Aruba Networks Version 3.3 manual Wireless Intrusion Detection System, Wireless Attacks

Page 51

Role Variation by Authentication Method

Role assignment has many options under the umbrella of role derivation. While the system can simply use the role returned from the authentication server, it can also assign a role based on a number of attributes. When a user logs in using WPA2 they receive an open employee role, but when logging in with the same credentials using a captive portal, a reduced role is put into effect. Phones can share the same authentication as a camera but receive a different voice role after completing registration with a SIP server.

Wireless Intrusion Detection System

Due to the open nature of wireless networks they are prime targets for both unscrupulous individuals and casual hackers that happen to live in the area. To protect against unsanctioned wireless devices, use of Aruba’s Wireless Intrusion Detection System (WIDS) software module can automatically detect and defend against wireless attacks and “rogue” APs on the network.

Wireless Attacks

Acommon wireless network attack is called “man-in-the-middle.” During such an attack, a hacker masquerades as a legitimate AP using software on a laptop, and acting as a relay point, fools users and other APs into sending data through the laptop instead of the real AP. The attacker can then eavesdrop on conversations, modify or corrupt data, or run password-cracking routines.

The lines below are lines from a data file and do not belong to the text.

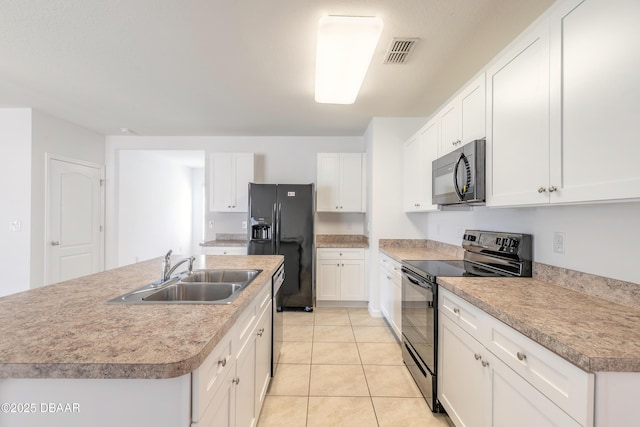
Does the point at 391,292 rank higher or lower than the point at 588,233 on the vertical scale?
lower

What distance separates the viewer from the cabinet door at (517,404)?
892mm

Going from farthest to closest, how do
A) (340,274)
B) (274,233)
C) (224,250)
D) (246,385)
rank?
(224,250)
(340,274)
(274,233)
(246,385)

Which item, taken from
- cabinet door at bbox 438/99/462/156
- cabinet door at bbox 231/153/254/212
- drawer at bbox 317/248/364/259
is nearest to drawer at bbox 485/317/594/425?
cabinet door at bbox 438/99/462/156

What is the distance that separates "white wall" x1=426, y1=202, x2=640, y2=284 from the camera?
1.20 metres

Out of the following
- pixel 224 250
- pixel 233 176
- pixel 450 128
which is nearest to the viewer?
pixel 450 128

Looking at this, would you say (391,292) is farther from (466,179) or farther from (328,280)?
(466,179)

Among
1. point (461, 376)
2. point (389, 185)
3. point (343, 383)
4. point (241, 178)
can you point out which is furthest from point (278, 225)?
point (461, 376)

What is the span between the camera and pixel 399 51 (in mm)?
2025

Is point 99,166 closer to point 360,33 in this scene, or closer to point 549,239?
point 360,33

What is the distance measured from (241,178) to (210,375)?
3423 millimetres

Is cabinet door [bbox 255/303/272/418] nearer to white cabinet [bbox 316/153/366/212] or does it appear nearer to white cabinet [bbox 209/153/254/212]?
white cabinet [bbox 316/153/366/212]

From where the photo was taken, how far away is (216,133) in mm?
4152

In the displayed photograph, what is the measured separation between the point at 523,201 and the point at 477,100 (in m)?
0.81

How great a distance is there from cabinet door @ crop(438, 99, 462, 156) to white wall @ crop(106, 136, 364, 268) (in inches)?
79.4
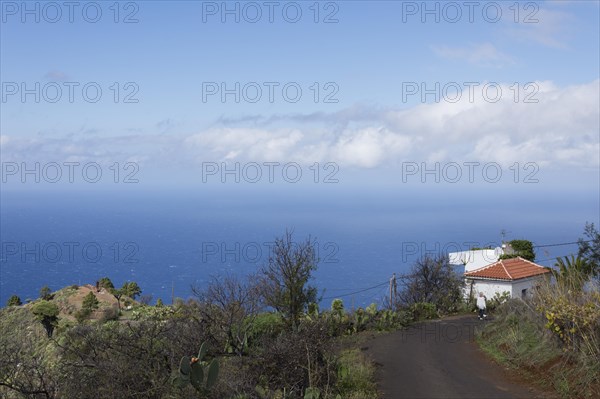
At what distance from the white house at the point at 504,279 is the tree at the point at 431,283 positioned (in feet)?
2.86

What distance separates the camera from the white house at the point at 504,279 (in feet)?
105

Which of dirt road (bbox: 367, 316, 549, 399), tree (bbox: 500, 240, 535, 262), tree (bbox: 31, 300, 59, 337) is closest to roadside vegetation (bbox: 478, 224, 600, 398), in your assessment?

Aruba Access Points monitor the air to detect other wireless stations masquerading as valid APs. When masquerading is detected, appropriate defense mechanisms are put into place. Aruba Mobility Controllers also track unique “signatures” for every wireless client in the network, and if a new station is introduced claiming to be a particular client, but lacks a proper signature, a station impersonation attack is declared.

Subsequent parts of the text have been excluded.